Elle rougit dès qu'elle est émue. Est-ce normal

Elle rougit dès qu’elle est émue. Est-ce normal?

Rougir n’a rien d’anormal, mais celui ou celle qui rougit peut en éprouver une gêne. Bien que plus
fréquent chez les filles, qui d’ailleurs le tolèrent mieux, ce phénomène concerne aussi les garçons.
Le rougissement est une des manifestations typiques de la puberté et apparaît spécifiquement avec elle. Il est un des exemples de cette trahison du corps qui, pour l’adolescent, dévoile aux yeux du monde les pensées et désirs de son monde intérieur. Il est devenu la scène sur laquelle ses rougeurs sont en quelque sorte le phare qui révèle ses émois intimes.
Le rougissement – et la honte qui l’accompagne – sont l’une des manifestations les plus remarquables de la crainte, si centrale à l’adolescence, de perdre le contrôle de ses émotions et, au-delà, de tout ce qui est intérieur. Cette crainte contribue à la peur et au rejet d’émotions que l’adolescent associe à la fois à une régression infantile et à une perte de contrôle qui expose au regard des autres son intimité corporelle.

◆ DONNÉES FOURNIES

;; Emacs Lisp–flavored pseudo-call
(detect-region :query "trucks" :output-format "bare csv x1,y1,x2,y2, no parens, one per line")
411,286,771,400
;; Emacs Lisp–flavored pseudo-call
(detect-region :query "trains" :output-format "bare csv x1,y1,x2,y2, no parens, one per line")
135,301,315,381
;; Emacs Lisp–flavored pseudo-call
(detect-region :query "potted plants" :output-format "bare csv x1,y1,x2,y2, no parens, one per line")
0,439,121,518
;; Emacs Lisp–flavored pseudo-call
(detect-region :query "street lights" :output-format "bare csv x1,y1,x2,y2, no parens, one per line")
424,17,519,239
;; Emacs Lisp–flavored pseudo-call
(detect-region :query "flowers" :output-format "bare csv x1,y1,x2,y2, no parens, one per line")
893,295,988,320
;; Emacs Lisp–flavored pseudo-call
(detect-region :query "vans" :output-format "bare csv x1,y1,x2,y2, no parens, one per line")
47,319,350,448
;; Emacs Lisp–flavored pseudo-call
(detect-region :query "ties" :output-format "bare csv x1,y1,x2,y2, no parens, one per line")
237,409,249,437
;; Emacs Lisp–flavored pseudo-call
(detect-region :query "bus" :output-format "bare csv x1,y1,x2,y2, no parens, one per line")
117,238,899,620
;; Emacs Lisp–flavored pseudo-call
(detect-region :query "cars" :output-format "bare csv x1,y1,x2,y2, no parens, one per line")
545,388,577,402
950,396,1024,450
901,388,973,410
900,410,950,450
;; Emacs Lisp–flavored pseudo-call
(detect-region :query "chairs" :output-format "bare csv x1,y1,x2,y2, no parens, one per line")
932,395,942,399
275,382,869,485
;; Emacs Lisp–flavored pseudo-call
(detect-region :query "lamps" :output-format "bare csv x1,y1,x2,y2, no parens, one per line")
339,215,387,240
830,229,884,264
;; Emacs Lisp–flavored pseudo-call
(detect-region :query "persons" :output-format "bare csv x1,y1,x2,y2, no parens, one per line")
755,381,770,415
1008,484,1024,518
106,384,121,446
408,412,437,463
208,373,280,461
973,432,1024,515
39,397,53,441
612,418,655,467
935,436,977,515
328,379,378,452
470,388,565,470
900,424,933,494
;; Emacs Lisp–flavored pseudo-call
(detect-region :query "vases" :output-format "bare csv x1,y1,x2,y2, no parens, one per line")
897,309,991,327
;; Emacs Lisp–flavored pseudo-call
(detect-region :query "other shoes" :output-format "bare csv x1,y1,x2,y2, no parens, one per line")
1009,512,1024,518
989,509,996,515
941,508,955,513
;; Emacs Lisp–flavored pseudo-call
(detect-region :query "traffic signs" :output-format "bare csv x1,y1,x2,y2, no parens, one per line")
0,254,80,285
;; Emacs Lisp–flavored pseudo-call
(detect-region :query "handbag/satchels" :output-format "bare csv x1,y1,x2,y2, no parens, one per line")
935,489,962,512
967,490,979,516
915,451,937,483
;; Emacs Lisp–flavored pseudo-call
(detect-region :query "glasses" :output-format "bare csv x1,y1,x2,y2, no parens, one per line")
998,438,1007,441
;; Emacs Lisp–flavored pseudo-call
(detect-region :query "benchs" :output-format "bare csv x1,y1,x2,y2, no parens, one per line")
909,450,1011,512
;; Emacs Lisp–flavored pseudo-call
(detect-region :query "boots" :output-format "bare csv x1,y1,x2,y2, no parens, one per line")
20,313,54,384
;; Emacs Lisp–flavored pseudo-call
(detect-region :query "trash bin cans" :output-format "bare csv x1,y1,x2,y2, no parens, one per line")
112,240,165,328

◆ CONSIGNE
Reprenez le texte sur le rougissement à l'adolescence après sa dernière phrase et poursuivez-le. Les lignes ci-dessus ne sont pas nécessaires.

◆ RÉPONSE
L’important est que l’adolescent(e) ne se focalise pas sur sa rougeur et n’en fasse pas un élément déterminant de sa relation aux autres. Moins il (ou elle) y attachera d’importance et plus elle disparaîtra rapidement; elle pourra même être un charme plus qu’une entrave. Malheureusement, l’adolescent risque de lui accorder d’autant plus d’importance qu’il a moins confiance en lui et se trouve donc davantage en quête du regard des autres. L’intensité même de l’envie d’être regardé(e) et
du plaisir qu’il (ou elle) pourrait en tirer peut se transformer en une source de déplaisir.
L’adolescent(e) pense que tout le monde le (ou la) regarde et, à cause de sa rougeur, il (ou elle) peut ressentir un sentiment de honte, de ridicule, voire même de persécution. Si l’adolescent(e) a conscience que sa gêne est proportionnelle à son envie d’être regardé(e), il (ou elle) peut et doit chercher à se donner les moyens d’être vu(e) et apprécié(e) comme il (ou elle) le souhaite, c’est-à-dire pour ses qualités et non pour son malaise.